* Text to read
## begin

# Is the Lake District motorhome friendly?.



## 91325 (May 1, 2005)

Hi there,
I am sure many of you have been to the Lake District and we were wondering what it is like up there. Are there height barriers everywhere, what are the roads like., can you park near the Lakes. I imagine the scenery is spectacular. We have towed a caravan to Cornwall for the last 25 years but now we have got a motorhome we are going to venture elsewhere, starting with the Lake District. It looks like it is motorway all the way from our doorstep here in Somerset. We have joined the C&CC - special age concessions for the over 55's (that's us) so at least we have somewhere to aim for. Scared of wildcamping. Spent one night on Dartmoor many years ago. Neither of us slept after a crowd of motorbikes drove in round the layby and circled a couple of times in the early hours of the morning. Unfortunately we had just seen a scary film. At least we saw the wonderful sunrise which kinda made up for the night before. Anyway, if anyone has any tips about travels to the Lake District they would be much appreciated. :lol:


----------



## Malc (May 9, 2005)

Hi, Weeble,
Lakes are nice, you might find parking difficult in places like Windermere or expensive but there are lots of other places of interest off the beaten track. If you are in the CCC the Kendal site is nicely placed for the southern lakes or indeed the York Dales.

## end

* Records supplied
## begin

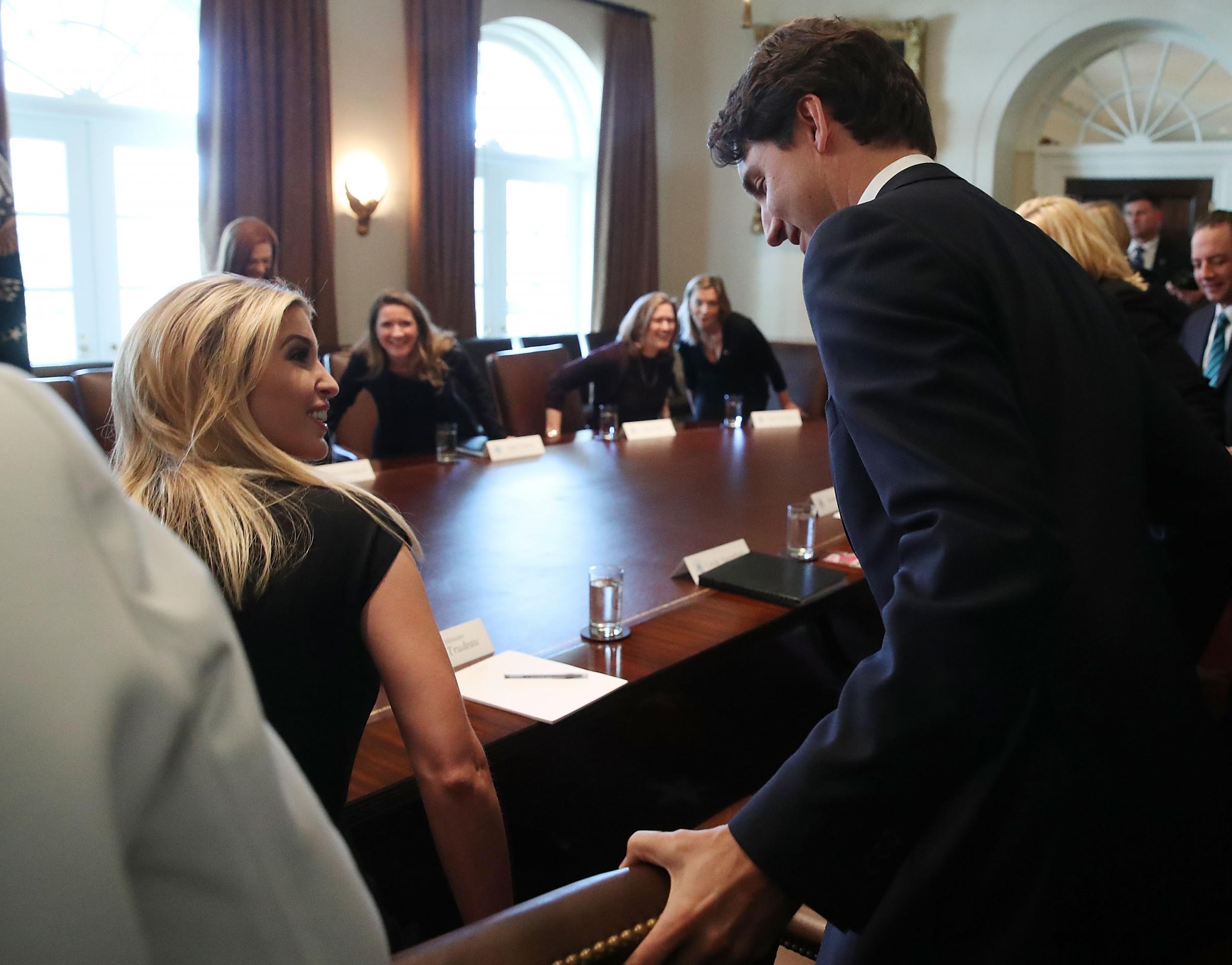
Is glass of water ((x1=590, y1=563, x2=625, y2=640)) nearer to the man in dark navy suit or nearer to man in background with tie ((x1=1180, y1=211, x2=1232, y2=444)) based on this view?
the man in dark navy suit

## end
## begin

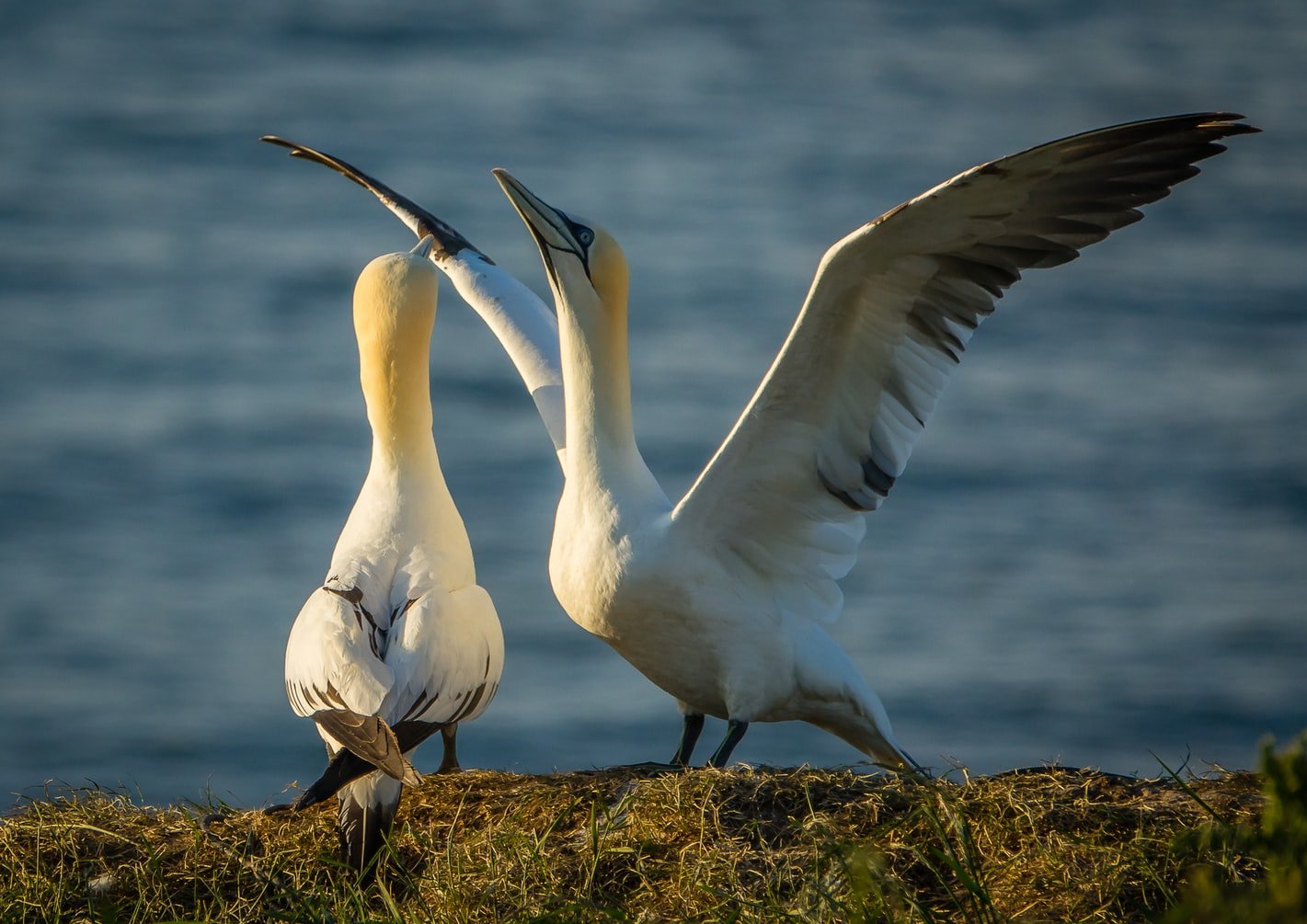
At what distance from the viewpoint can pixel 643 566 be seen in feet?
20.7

## end
## begin

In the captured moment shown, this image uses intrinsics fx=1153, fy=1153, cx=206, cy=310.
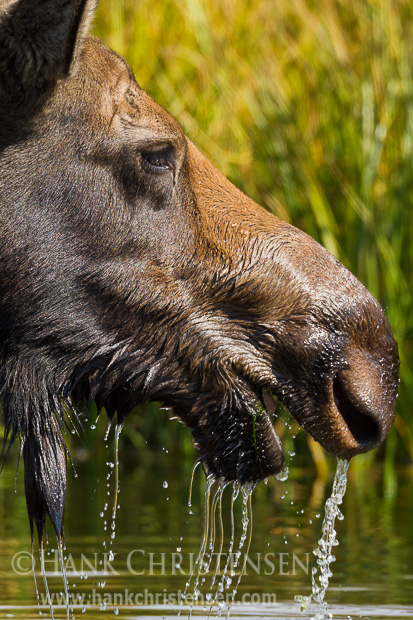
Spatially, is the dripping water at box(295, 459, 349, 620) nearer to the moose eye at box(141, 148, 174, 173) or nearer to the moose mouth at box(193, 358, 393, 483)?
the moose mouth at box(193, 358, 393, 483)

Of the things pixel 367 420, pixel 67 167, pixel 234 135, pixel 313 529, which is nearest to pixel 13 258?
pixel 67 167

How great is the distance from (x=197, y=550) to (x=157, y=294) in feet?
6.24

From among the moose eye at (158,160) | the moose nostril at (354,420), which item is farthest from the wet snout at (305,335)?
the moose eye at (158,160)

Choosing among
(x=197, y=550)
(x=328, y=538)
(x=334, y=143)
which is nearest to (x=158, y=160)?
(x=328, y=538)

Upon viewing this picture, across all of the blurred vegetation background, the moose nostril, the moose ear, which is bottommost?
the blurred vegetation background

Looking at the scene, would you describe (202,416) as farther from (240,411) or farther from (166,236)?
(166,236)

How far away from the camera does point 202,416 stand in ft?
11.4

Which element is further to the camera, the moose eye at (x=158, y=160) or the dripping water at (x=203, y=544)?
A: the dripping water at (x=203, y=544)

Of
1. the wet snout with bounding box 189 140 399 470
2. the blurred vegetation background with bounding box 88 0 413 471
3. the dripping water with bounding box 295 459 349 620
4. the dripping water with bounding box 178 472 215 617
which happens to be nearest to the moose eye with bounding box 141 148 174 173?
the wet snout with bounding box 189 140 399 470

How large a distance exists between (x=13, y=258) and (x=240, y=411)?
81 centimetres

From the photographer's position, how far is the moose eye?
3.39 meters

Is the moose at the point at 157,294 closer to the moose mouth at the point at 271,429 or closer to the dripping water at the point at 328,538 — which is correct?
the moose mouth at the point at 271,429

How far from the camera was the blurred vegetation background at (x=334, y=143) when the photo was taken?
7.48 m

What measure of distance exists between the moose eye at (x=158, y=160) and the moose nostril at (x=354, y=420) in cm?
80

## end

Pick up the forum thread on taking a motorhome to the Lake District and continue it from its last sentence. The material has no connection to the text.

* Output for this exercise
Regards Malc


----------



## 90374 (May 1, 2005)

*Lake District*

We love the lakes, and it is not to far from us, quite a bit further for you. I like Hawkshead you can park by the lake and hire a small electric boat which is fun, the Steamers on Windermere and the steam railway are also good and within easy reach of a number of sites.

It always amazes me how big the area is.

The only downside is how busy it all gets at peak periods.

Best Regards

Pete


----------



## 91325 (May 1, 2005)

*Is the Lake District motorhome friendly.*

Cheers everyone for taking the time to reply to my message. I love this website. You get to feel like you know everybody personally.
Thanks again. I will let you know how we get on in the Lakes. Should be going around 4th July.
Bye for now.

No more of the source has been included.